Monday, Jan. 30, 1939

Sounding Board

The Temporary National Economic (Monopoly) Committee will shortly seek more funds. One way to get them, observers wisecracked after last week's hearings, would be to charge businessmen for the privilege of testifying. No witch-hunt, the hearings turned into a sounding board with advertising value for a number of industries.

The subject was still patents, Philo T. Farnsworth of Farnsworth Television. Inc. related how he discovered the basic principle of television when he was only 14. Dr. William David Coolidge, director of General Electric Co.'s Schenectady research laboratory, sounded off on G. E.'s recent discovery of "invisible" glass (TIME, Jan. 9). Vice-President George Baekeland of Bakelite Corp. got valuable publicity with his announcement that airplane production could be speeded up by making certain structural parts of plastics.

Most significant testimony was that of young Conway Peyton Coe, Commissioner of Patents.
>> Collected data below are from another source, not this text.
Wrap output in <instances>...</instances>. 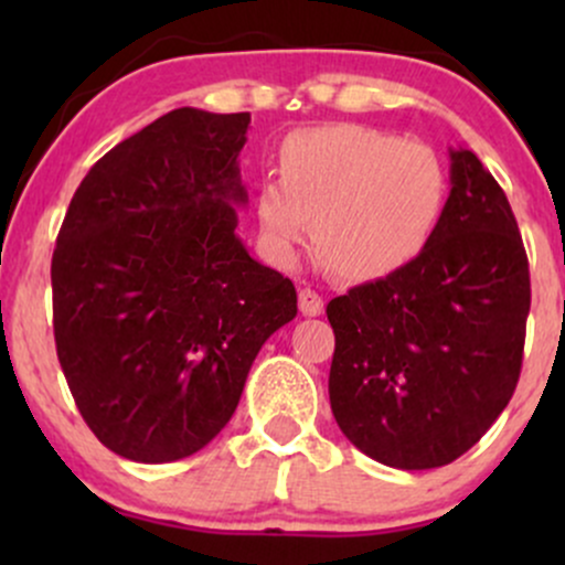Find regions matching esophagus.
Wrapping results in <instances>:
<instances>
[{"mask_svg":"<svg viewBox=\"0 0 565 565\" xmlns=\"http://www.w3.org/2000/svg\"><path fill=\"white\" fill-rule=\"evenodd\" d=\"M300 313L313 319V316L323 313V297L316 295L313 289H300Z\"/></svg>","mask_w":565,"mask_h":565,"instance_id":"34e87169","label":"esophagus"}]
</instances>
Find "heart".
<instances>
[{"instance_id":"1","label":"heart","mask_w":565,"mask_h":565,"mask_svg":"<svg viewBox=\"0 0 565 565\" xmlns=\"http://www.w3.org/2000/svg\"><path fill=\"white\" fill-rule=\"evenodd\" d=\"M449 178L430 146L364 125L297 129L278 151V180L257 188L255 215L270 257L316 252L348 281H377L417 260L444 217Z\"/></svg>"}]
</instances>
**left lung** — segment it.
I'll return each instance as SVG.
<instances>
[{"mask_svg": "<svg viewBox=\"0 0 565 565\" xmlns=\"http://www.w3.org/2000/svg\"><path fill=\"white\" fill-rule=\"evenodd\" d=\"M449 159L451 191L423 255L327 305L337 425L398 470L440 468L476 446L523 361L531 281L515 215L470 148Z\"/></svg>", "mask_w": 565, "mask_h": 565, "instance_id": "left-lung-1", "label": "left lung"}]
</instances>
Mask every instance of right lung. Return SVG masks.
Instances as JSON below:
<instances>
[{
	"mask_svg": "<svg viewBox=\"0 0 565 565\" xmlns=\"http://www.w3.org/2000/svg\"><path fill=\"white\" fill-rule=\"evenodd\" d=\"M246 129L249 114L174 108L97 161L57 233V361L89 430L132 462L204 449L297 316L295 284L236 233Z\"/></svg>",
	"mask_w": 565,
	"mask_h": 565,
	"instance_id": "obj_1",
	"label": "right lung"
}]
</instances>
Now 41, Patent Lawyer Coe was the youngest man ever to be commissioner when Franklin Roosevelt appointed him five years ago (he says modestly that there were few patent lawyers who were also Democrats). Well-groomed, "black-haired Conway Coe got his first job in the Patent Office when he left Randolph-Macon College in 1918. Studying law on the side, he naturally made patents a specialty, soon became one of the nation's crack patent lawyers, building a tidy practice in Washington.

He supplied the cordial for last week's love feast. Said he: "What we need is not to decrease but to enhance the monopoly called a patent. Genuine protection in that form would be the last surviving bulwark standing between the inventor and the onslaught of mighty and ruthless corporations."

But though holding the patent system largely responsible for the great U. S. fertility of inventions, Commissioner Coe had suggestions for improving the laws. Most important: 1) creation of a single court of patent appeals; 2) reduction from 44 to 20 years of the maximum period "between the filing of an application and the expiration of the resultant patent."